● Selected text
Ada-Rapporteur-Group / User-Community-Input

Ada User Community Input Working Group - Github Mirror Prototype
27 stars 1 forks source link

Generalizing enumeration representations #52

Open ARG-Editor opened 1 year ago

ARG-Editor commented 1 year ago

This issue continues an unfinished topic from Ada 2022. This issue was created to fulfill the ARG resolution of November 10, 2022.


Setting enumeration representation values are done separately from the type declaration, and have rather restrictive rules.

When the representation value is an integral part of the meaning of the type (as often happens when mapping to hardware), this duplication is annoying, especially when many enumeration literals are involved.

Similarly, the restrictive rules associated with enumeration representation values can make it hard to map hardware values to enumeration literals. Less restrictive rules would be helpful.

[Editor's note: This issue was raised from Ada practitioners.]

AI12-0365-1 was created from the original comments; the comments arrived too late to include in Ada 2022.

The following proposals were made in that AI; they include an analysis by the editor as to the feasibility and consistency with Ada semantics.

● Provided material
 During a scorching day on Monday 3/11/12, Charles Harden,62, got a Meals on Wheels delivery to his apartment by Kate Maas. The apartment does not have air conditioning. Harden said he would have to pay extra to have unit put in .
---
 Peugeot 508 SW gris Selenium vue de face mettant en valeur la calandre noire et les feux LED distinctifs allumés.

● Instructions for the task
Proceed with the GitHub issue on generalizing Ada enumeration representations, starting right after its last sentence. The items are not needed for the task that follows.

● Answer box
(1) Allow aspects on enumeration literals, and define one for the representation value. This would look like:

type Opcode is (Add with Rep_Value => 10, Sub with Rep_Value => 11);

Enumeration literals are one of very few declarations in Ada that don't allow aspect specifications, and it certainly would be consistent to allow them there. Unfortunately, the result is a bit wordy.

(2) Allow representation values to be in any order (as opposed to the current requirement that the "codes ... satisfy the predefined ordering relation of the type").

This would make ordering operations more expensive (as the representation values would have to be converted to position values before comparing), but otherwise would not change the needed code. (Note: It could change the cost of a range check, but only in cases where the representation values are currently contiguous; this case is already a special case [a general range check has to use position values] and could still be special-cased if desired).

Note that the representations still would have to be different for each literal - there needs to be a one-to-one mapping (so that operations like 'Pos, 'Val, 'Image, and 'Value work consistently), but there needs to be no order in that mapping.

(3) Allow alternative names to be declared in the enumeration declaration:

type Opcode is (Add with Rep_Value => 10, Alt_Name => Sub, Mul with Rep_Value => 20);

Semantically, this would be the same as the renames:

 function Sub return Opcode renames Add;

The oddity here is having a declaration in an aspect specification. We don't currently have anything like that.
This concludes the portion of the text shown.